The Seeds of Bias in the Michael Brown Case: Who Killed Prosecutor Robert McCullough’s Father?

Weekend Edition October 3-5, 2014
The Seeds of Bias in the Michael Brown Case

Who Killed Prosecutor Robert McCullough’s Father?

by PETER JAMES HUDSON

More than 100,000 people have signed a petition demanding St. Louis County Prosecuting Attorney Robert McCulloch recuse himself from the grand jury investigating the killing of Michael Brown by white police officer Darren Wilson. McCulloch’s deep loyalties to the St. Louis Police Department, as evidenced by his prosecution of two racially charged, high-profile cases, have prompted critical doubts about his ability to fairly adjudicate evidence vindicating Brown, and implicating Wilson. His prosecution of a black man charged with murdering a St. Louis County police officer in 1991 raised serious questions about his motives, and in McCulloch’s 2001 investigation of the killing of two unarmed black men (whom McCulloch referred to as “bums”) by two white undercover police officers, questions arose, this time concerning McCulloch’s handling of witness testimony. The officers were never indicted.

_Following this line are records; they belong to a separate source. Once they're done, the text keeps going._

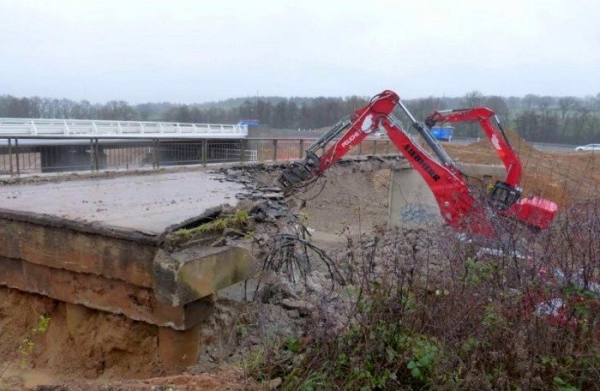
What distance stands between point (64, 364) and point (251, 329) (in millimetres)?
2385

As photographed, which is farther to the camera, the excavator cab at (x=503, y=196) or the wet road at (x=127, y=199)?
the excavator cab at (x=503, y=196)

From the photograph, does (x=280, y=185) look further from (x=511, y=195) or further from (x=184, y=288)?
→ (x=184, y=288)

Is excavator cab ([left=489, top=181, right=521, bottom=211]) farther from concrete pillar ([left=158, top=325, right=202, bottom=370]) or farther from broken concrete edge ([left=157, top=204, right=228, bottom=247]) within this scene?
concrete pillar ([left=158, top=325, right=202, bottom=370])

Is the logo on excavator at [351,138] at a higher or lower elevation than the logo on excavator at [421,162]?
higher

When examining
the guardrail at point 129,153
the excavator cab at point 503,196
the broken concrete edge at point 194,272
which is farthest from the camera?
the guardrail at point 129,153

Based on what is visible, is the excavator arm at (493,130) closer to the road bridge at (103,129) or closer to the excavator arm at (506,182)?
the excavator arm at (506,182)

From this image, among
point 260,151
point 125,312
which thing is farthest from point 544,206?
point 260,151

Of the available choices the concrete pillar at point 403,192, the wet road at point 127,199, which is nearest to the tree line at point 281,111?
the concrete pillar at point 403,192

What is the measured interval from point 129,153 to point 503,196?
9.94 meters

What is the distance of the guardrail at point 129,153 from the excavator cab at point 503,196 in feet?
23.5

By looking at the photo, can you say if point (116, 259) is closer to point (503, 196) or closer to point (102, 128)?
point (503, 196)

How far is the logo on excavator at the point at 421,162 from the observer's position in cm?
1246

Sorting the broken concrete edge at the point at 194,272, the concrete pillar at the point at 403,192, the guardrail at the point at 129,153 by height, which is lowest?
the concrete pillar at the point at 403,192

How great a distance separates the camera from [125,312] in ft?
19.3
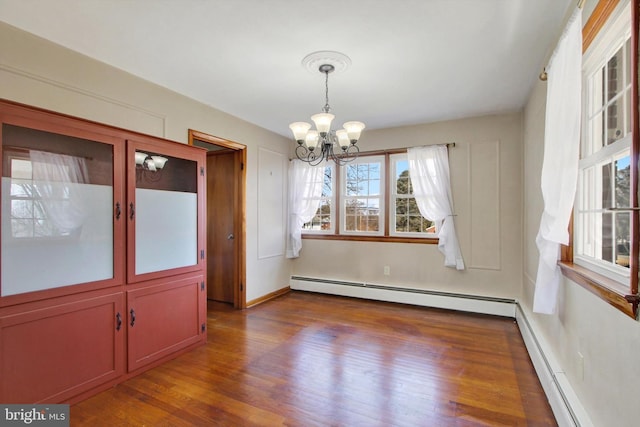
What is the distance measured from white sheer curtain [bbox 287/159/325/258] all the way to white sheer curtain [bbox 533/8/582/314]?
11.1 feet

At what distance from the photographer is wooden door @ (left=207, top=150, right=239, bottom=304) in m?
4.60

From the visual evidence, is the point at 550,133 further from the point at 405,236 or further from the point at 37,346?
the point at 37,346

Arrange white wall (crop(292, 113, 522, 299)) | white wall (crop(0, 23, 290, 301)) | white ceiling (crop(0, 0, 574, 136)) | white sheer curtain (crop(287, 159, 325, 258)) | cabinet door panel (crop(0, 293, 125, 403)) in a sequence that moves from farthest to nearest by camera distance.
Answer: white sheer curtain (crop(287, 159, 325, 258)) < white wall (crop(292, 113, 522, 299)) < white wall (crop(0, 23, 290, 301)) < white ceiling (crop(0, 0, 574, 136)) < cabinet door panel (crop(0, 293, 125, 403))

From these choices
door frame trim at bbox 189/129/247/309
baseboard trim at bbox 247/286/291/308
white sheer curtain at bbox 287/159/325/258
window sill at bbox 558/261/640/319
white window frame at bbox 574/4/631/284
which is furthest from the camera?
white sheer curtain at bbox 287/159/325/258

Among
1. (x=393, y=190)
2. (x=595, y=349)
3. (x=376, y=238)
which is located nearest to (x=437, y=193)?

McCulloch’s fealty to the police is clear. He has stated that he would have joined the force (after a stint in the military) had he not lost a leg to cancer as a teenager. “I couldn’t become a policeman,” he told the St. Louis Post-Dispatch, “so being county prosecutor is the next best thing.” If he had become a cop, he would have followed a well-worn family path. His brother Joseph was a sergeant in St. Louis’s Ninth District. For two decades his mother, Anne, was employed as a clerk in the homicide division. His father, Paul, joined the force in 1949 before resigning to serve with the US Marines in Korea. Paul McCulloch returned to the SLPD in 1951 and in 1955 became an original member of the department’s Canine Corps. He became a minor celebrity because of the work of Duke, described by the Chicago Defender as his “reefer-sniffing dog.”

Fifty years before Michael Brown was shot to death on the streets of Ferguson, McCulloch’s father died in the line of duty. The father’s death casts additional doubt on the son’s ability to lead the grand jury investigation into Brown’s killing, while at the same time shedding a garish light on the history of racism, policing, and the law in St. Louis.

Paul McCulloch was killed the evening of July 2, 1964, during a gun battle in St. Louis’s infamous Pruitt-Igoe housing projects. His alleged killer, Eddie Steve Glenn, was a black man who had reportedly abducted a white woman. McCulloch was 12 years old at the time of his father’s death. He still gets emotional when the incident is brought up, though he denies that the killing has influenced his vision as a prosecutor. “My father was killed many, many years ago, and it’s certainly not something you forget, but it’s certainly not something that clouds my judgment in looking at a case,” McCulloch told the St. Louis Post-Dispatch in 1991. “It certainly makes you more aware of the severity of it.”